● **WHAT TO WORK ON**:
At the line containing "El Geçme Hediyelik Poşet - 16 desen 13x20 cm", begin an exact copy, and continue through the last line of the entries below. Leave out any pictures.

Short text fragments from websites:
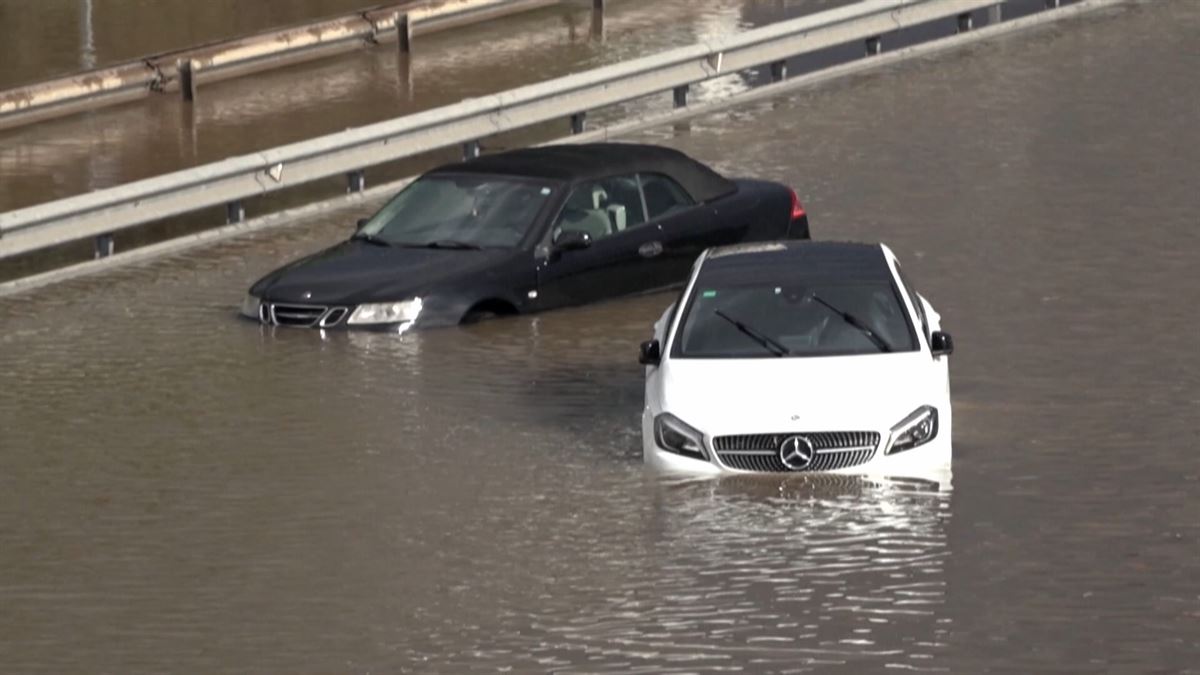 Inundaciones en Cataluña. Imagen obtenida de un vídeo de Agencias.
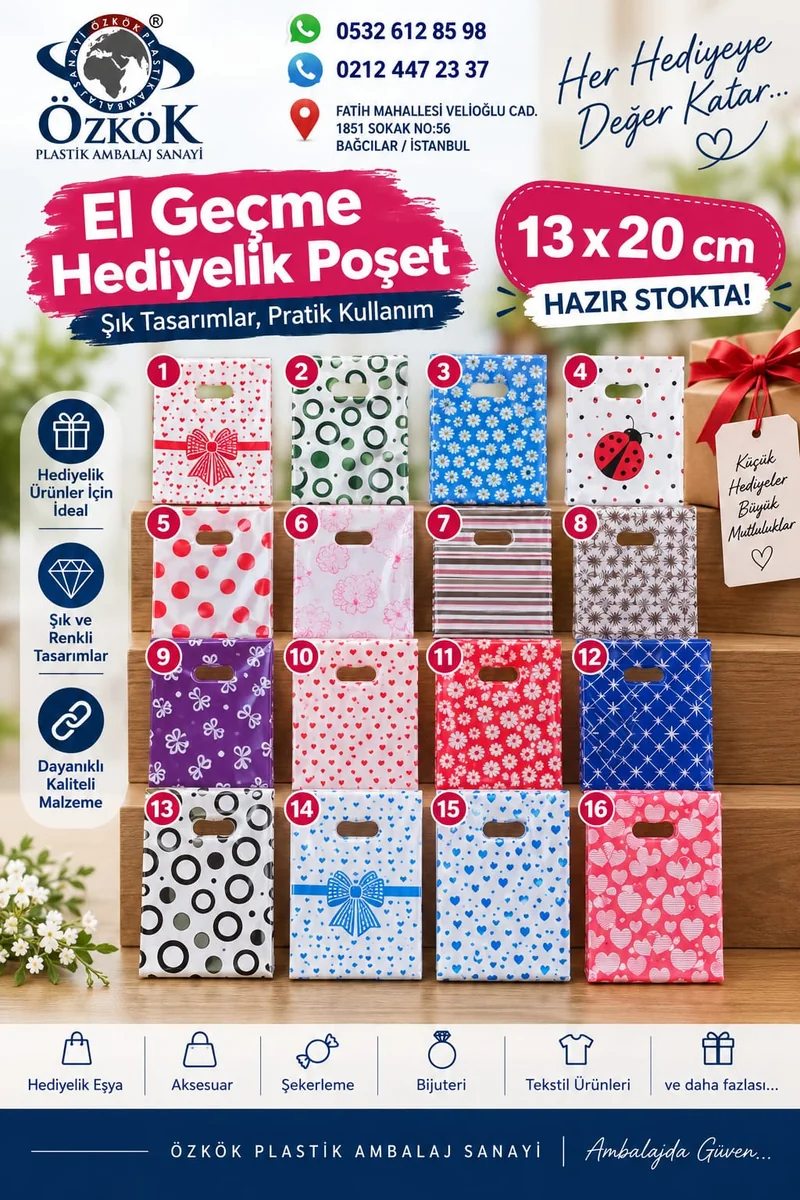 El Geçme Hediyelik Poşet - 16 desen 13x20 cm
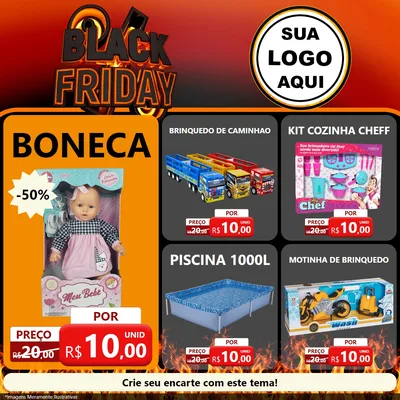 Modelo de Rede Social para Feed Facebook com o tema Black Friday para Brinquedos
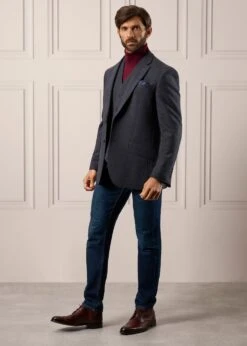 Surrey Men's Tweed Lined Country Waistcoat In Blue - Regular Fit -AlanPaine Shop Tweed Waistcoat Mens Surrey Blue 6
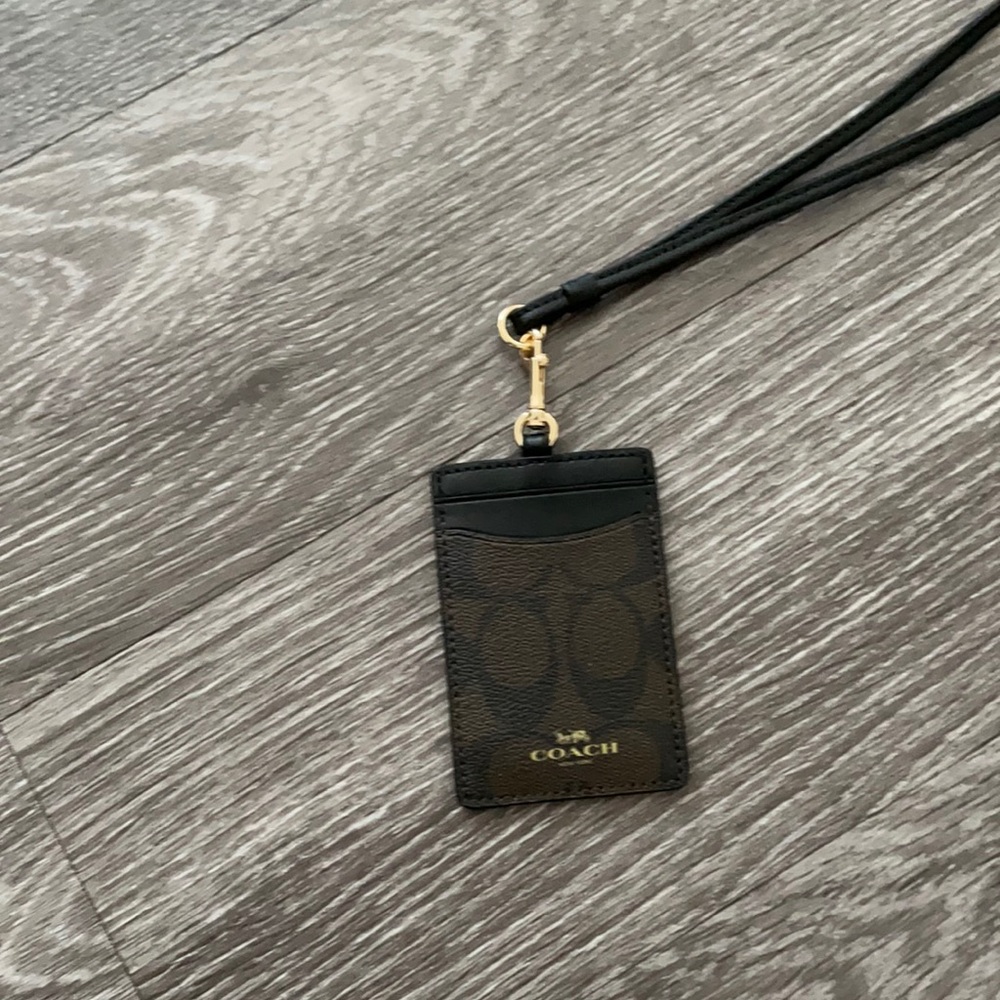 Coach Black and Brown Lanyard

● **YOUR RESPONSE**:
 El Geçme Hediyelik Poşet - 16 desen 13x20 cm
 Modelo de Rede Social para Feed Facebook com o tema Black Friday para Brinquedos
 Surrey Men's Tweed Lined Country Waistcoat In Blue - Regular Fit -AlanPaine Shop Tweed Waistcoat Mens Surrey Blue 6
 Coach Black and Brown Lanyard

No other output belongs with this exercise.